Task objective - Can you turn the material from the line containing "According to what" through the line containing "Answer: 43.6 feet" into a Markdown table with a Row column for the row number and a Line column for each line, leaving out any blank lines?

Material for this task -
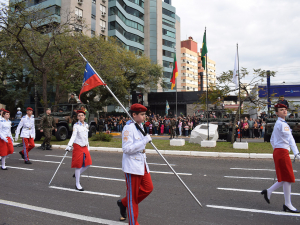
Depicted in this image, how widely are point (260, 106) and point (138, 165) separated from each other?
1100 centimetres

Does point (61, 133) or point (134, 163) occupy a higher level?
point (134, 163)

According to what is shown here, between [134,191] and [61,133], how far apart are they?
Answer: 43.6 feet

...

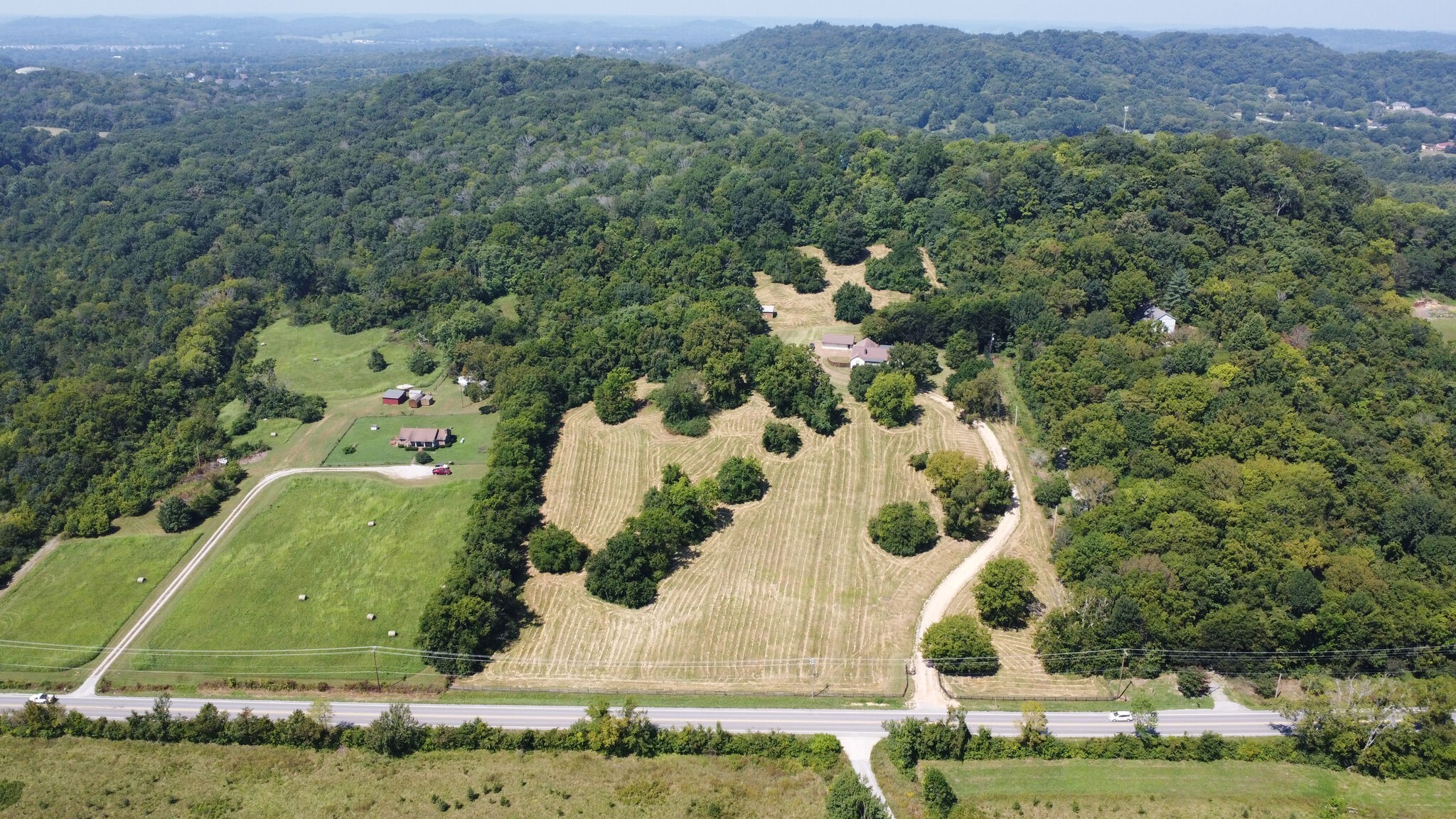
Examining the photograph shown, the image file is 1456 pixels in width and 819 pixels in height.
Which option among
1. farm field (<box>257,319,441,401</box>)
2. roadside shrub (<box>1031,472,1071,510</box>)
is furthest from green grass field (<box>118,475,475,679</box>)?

Answer to the exercise -
| Row | Line |
|---|---|
| 1 | According to what is shown here, between [134,191] and [61,133], how far apart are they? |
| 2 | Answer: 43.6 feet |